Plötzlich zog er an Teres’ Zügeln, und das Pferd blieb stehen. Hatte er es sich nur eingebildet oder hatte er wirklich einen Hund winseln gehört? Er lauschte angestrengt. Nichts zu hören. Dass jedoch auch Teres etwas vernommen haben musste, sah Tony am heftigen Spiel seiner Ohren. Und jetzt drehte sich Teres auch noch nach rechts. Genau von dort war das Winseln gekommen, wenn es denn ein Winseln gewesen war. Tony ließ Teres in die Richtung gehen. Und obwohl er sich immer unbehaglicher fühlte, je tiefer sie in den Wald gerieten, so konnte er doch einfach nicht anders. Es war, als zöge ihn eine unwiderstehliche Kraft dorthin. Teres schien es genauso zu gehen.

Auf einmal lichtete sich der Wald, und sie standen vor einer riesigen gerodeten Fläche. Teres wich einen Schritt zurück. Auch Tony wäre zurückgewichen, wenn er nicht auf dem Pferd gesessen hätte. Eine ungeheure Energie schien von dem Ort auszugehen. Es war jedoch keine gute Energie. Seltsame hölzerne Figuren standen da, düstere, Furcht einflößende Gestalten. Tony musste sofort an Menschenopfer denken und suchte nach ausgebleichten Knochen. Er wusste, dass man diese Felder nicht betreten durfte, oder man war des Todes. Aber da war wieder dieses seltsame Winseln.

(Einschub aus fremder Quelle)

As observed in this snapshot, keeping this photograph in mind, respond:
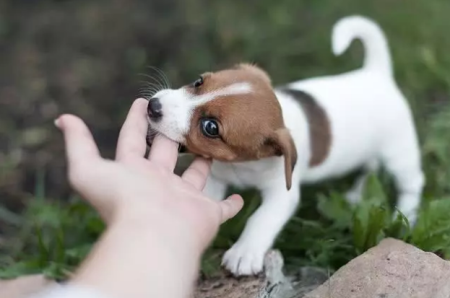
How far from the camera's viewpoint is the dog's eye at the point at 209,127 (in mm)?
2889

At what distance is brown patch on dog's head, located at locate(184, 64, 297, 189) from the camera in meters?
2.90

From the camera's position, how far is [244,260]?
308cm

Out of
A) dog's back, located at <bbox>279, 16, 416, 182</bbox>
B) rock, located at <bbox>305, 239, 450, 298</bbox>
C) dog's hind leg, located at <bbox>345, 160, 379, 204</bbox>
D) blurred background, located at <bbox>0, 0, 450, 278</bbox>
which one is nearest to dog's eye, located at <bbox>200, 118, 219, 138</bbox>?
rock, located at <bbox>305, 239, 450, 298</bbox>

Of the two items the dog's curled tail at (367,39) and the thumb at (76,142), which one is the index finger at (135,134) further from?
the dog's curled tail at (367,39)

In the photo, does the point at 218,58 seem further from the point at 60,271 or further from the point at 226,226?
the point at 60,271

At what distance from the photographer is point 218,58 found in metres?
4.89

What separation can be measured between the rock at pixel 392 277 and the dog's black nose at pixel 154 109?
896mm

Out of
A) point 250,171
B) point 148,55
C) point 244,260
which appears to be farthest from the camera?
point 148,55

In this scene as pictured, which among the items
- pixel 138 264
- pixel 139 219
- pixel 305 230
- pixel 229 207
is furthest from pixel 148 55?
pixel 138 264

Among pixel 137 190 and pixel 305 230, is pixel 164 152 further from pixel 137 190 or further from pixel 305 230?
pixel 305 230

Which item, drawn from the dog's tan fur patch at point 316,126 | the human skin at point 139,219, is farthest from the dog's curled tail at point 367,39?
the human skin at point 139,219

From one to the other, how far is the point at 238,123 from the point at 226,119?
2.2 inches

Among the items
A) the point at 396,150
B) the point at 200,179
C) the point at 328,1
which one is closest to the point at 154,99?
the point at 200,179

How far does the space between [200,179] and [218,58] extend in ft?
7.27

Es klang, als ob jemand einem Hund die Nase zuhielt.

„Harpalos!“, schrie Tony.

Mit lautem Gejaule jagte ein schwarzes Etwas über die weiße Fläche auf ihn zu. Tony sprang vom Pferd und schloss den Hund in seine Arme. Gleich danach richtete er sich wieder auf. Hier musste noch jemand sein. Jemand, der Harpalos festgehalten hatte und der ihn sicher töten würde, wenn er den heiligen Ort entweihte. Tony sprang wieder auf Teres und galoppierte zurück in den Wald. Harpalos jedoch blieb stehen und sah immer wieder in die Richtung, aus der er gekommen war. Tony wollte ihn rufen, ihn antreiben, damit sie von hier wegkamen. Doch dann begriff er.

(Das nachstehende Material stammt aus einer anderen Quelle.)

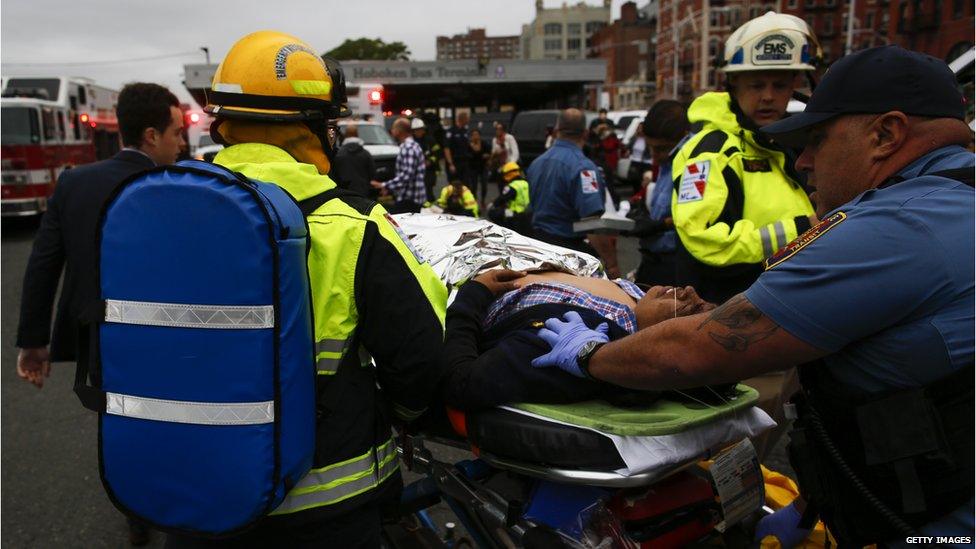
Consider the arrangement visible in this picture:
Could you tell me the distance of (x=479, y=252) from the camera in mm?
2760

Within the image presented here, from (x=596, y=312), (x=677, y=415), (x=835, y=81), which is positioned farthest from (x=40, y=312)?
(x=835, y=81)

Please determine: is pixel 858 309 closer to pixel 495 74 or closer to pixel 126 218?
pixel 126 218

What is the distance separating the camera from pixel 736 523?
2102 millimetres

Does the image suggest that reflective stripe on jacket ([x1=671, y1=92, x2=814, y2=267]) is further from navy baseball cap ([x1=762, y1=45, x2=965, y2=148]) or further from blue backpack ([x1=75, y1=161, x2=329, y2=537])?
blue backpack ([x1=75, y1=161, x2=329, y2=537])

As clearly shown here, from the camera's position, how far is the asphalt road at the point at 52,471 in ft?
11.7

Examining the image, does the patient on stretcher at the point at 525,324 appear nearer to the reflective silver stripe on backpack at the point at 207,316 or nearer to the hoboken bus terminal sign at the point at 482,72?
the reflective silver stripe on backpack at the point at 207,316

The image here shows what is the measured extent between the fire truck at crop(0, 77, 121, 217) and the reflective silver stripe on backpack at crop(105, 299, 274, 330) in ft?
41.9

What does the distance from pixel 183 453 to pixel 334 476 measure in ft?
1.20

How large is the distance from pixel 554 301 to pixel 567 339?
0.37 meters

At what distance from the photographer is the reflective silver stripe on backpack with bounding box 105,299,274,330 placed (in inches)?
60.6

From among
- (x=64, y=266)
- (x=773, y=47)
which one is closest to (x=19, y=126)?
(x=64, y=266)

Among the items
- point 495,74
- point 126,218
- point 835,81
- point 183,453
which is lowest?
point 183,453

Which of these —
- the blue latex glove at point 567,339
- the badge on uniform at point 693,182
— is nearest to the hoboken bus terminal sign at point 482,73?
the badge on uniform at point 693,182
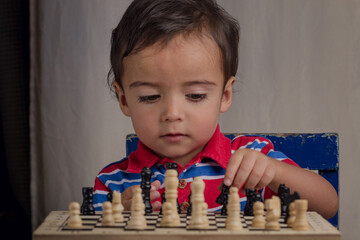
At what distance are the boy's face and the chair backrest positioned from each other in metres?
0.34

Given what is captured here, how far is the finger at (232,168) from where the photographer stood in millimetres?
1157

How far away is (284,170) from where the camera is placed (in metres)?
1.31

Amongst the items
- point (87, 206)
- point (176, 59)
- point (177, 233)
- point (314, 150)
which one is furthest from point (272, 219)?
point (314, 150)

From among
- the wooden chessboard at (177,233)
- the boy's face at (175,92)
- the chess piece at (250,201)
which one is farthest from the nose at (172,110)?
the wooden chessboard at (177,233)

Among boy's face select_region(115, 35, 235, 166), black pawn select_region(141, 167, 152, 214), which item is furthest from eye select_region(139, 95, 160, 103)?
black pawn select_region(141, 167, 152, 214)

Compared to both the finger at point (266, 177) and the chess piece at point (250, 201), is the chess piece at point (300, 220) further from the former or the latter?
the finger at point (266, 177)

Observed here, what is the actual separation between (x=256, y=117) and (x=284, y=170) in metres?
0.80

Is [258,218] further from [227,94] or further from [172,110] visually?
[227,94]

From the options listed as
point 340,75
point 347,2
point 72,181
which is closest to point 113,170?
point 72,181

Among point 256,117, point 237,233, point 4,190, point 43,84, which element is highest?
point 43,84

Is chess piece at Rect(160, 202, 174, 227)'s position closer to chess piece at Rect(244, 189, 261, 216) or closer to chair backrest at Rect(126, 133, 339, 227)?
chess piece at Rect(244, 189, 261, 216)

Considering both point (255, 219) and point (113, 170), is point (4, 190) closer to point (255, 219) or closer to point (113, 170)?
point (113, 170)

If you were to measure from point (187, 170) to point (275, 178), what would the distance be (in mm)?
228

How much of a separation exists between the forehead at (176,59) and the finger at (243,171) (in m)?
0.23
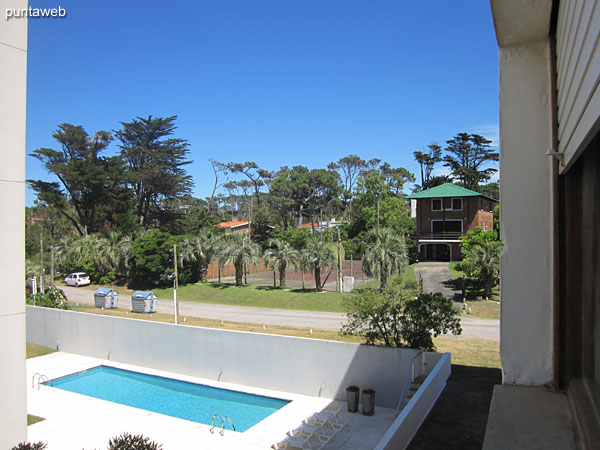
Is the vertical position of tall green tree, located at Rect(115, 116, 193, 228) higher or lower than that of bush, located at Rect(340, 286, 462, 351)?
higher

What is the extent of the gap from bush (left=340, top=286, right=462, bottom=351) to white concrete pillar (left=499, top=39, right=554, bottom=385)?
390 inches

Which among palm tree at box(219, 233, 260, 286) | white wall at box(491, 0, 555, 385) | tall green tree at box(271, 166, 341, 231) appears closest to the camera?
white wall at box(491, 0, 555, 385)

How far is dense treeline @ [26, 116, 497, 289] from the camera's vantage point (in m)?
36.6

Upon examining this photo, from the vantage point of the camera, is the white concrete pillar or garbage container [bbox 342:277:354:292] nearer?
the white concrete pillar

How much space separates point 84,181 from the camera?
46.0 metres

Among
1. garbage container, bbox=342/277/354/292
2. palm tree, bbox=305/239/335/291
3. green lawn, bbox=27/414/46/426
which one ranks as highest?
palm tree, bbox=305/239/335/291

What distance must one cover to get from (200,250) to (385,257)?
1662 centimetres

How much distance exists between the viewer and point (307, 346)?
14773 millimetres

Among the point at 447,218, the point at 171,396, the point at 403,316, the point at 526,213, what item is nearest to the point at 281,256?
the point at 171,396

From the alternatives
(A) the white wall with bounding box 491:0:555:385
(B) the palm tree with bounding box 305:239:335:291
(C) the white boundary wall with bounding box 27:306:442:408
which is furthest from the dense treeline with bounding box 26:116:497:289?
(A) the white wall with bounding box 491:0:555:385

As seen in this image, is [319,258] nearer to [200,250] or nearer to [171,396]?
[200,250]

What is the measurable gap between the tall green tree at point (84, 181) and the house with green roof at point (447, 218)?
103 feet

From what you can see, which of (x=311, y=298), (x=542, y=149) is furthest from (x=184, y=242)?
(x=542, y=149)

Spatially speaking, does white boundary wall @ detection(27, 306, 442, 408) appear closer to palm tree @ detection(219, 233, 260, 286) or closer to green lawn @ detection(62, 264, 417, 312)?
green lawn @ detection(62, 264, 417, 312)
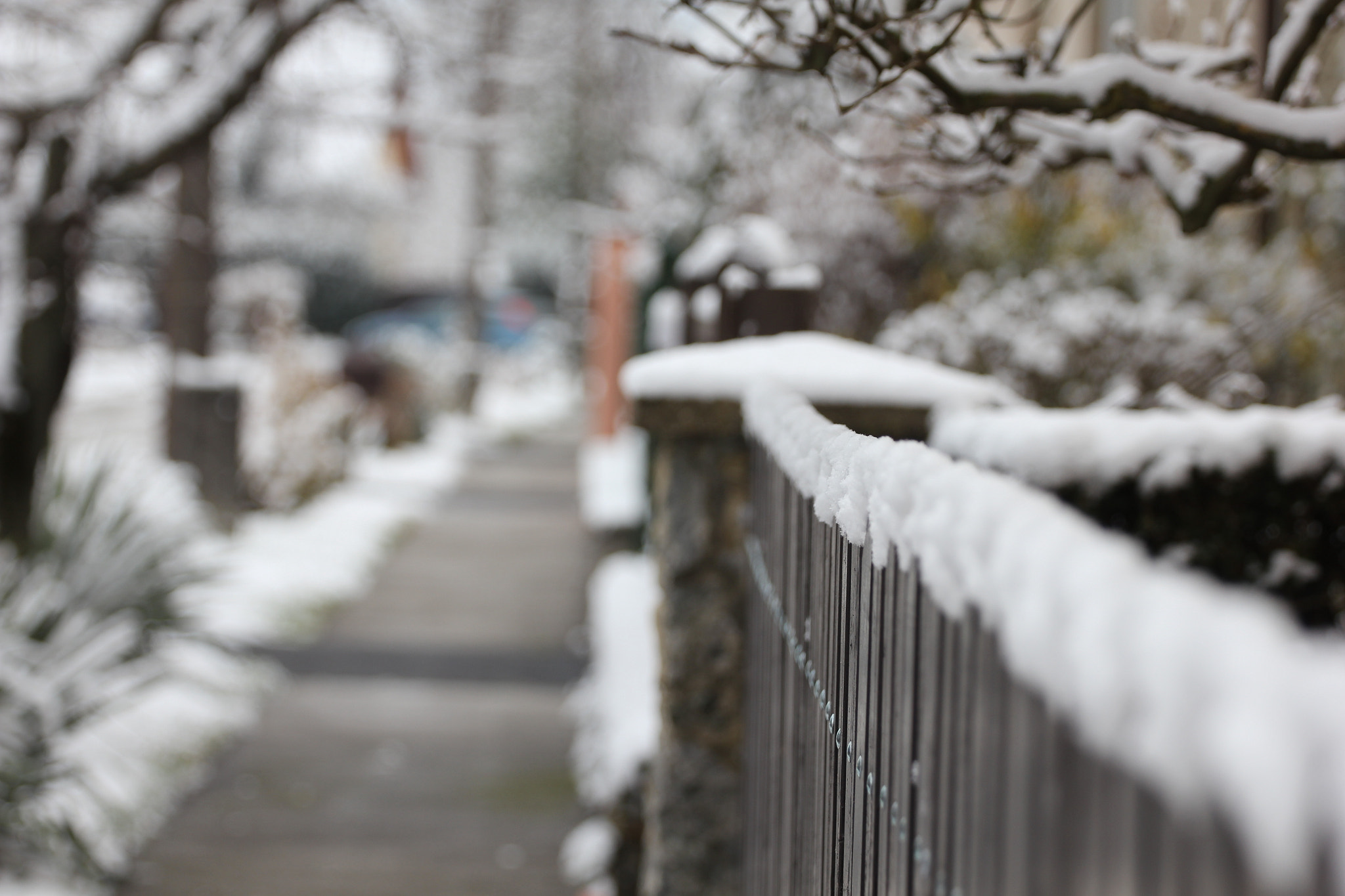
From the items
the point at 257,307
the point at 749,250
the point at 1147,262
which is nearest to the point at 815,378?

Diese weite, weiße Fläche! Er kannte sie! Er hatte sie in seinen Träumen gesehen.

Er steuerte Teres mitten in sie hinein. Sie folgten Harpalos‘ Spuren. Das war nicht leicht, denn auch die Wölfe hatten ihre Spuren hinterlassen.

„Bassus!“, rief Tony immer wieder.

Aber er wagte nicht, allzu laut zu rufen, damit nicht etwa herumstreunende Germanen ihn hörten. Auf der gegenüber liegenden Seite des Feldes hätte er fast die kleine Erhebung am Fuß eines riesigen Baumes übersehen. Er steuerte darauf zu. Es sah aus, als hätten die Wurzeln des Baumes ein Stück Boden nach oben gedrückt. Und genau das war auch geschehen. Darunter befand sich ein kleiner Hohlraum.

Tony sprang von Teres und kniete im Schnee. Er musste sich sehr tief hinabbeugen, um in die Höhle zu sehen.

„Bassus?“, flüsterte er.

„Tony“, kam es wie ein Windhauch zurück.

Auf einmal knieten Hampus und Ildiger neben ihm. Sie waren seiner Spur gefolgt. Behutsam zogen sie Bassus hervor und legten ihn auf eine Decke. Er sah nicht mehr aus wie ein Mann von siebenundvierzig Jahren, er wirkte eher wie ein uralter Greis. Tiefschwarze Ringe lagen unter seinen Augen. Der lange Bart war verfilzt.